● **Passage choisi**:

● ● ●

Dix ans après l'arrivée sur notre territoire d'Uber, qui est entré dans le dictionnaire, une multitude de plateformes numériques de travail se sont développées. Elles sont soumises à un modèle économique unique, mais portent sur des emplois et des secteurs différents. Le sujet est complexe, sachant que certaines sont « hybrides » : elles assurent le support de la mise en relation entre le client et le donneur d'ordres ou celui de la fourniture de service final. Le contournement du modèle de travail standard se développe toujours plus, entraînant autant de défis que de conséquences, avec l'apparition de nouvelles vulnérabilités liées aux asymétries de pouvoir informationnel et aux formes de surveillance numérique que l'on peut qualifier d'intrusives, ainsi que des effets importants sur les emplois et secteurs que ce modèle risque d'absorber. Enfin, il convient de s'interroger sur l'appropriation de ces méthodes de management algorithmique par des sociétés qui ne sont pas des plateformes. Nombre de TPE-PME de mon département m'ont alerté sur ces pratiques qui les attirent ou qu'ils se sentent obligés de mettre en place.

● ● ●

● **Liste des lignes**:
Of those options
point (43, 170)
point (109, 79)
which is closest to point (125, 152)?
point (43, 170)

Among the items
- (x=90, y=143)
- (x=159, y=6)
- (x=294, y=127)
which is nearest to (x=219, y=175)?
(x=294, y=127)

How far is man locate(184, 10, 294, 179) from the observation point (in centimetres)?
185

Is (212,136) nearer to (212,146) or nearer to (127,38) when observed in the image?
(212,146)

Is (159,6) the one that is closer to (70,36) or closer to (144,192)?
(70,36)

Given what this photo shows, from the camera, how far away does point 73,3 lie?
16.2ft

● ● ●

● **Problème à traiter**:
D'après le passage choisi, combien de temps s'est écoulé depuis l'arrivée d'Uber sur le territoire ?

● **Réponse complète**:
Dix ans.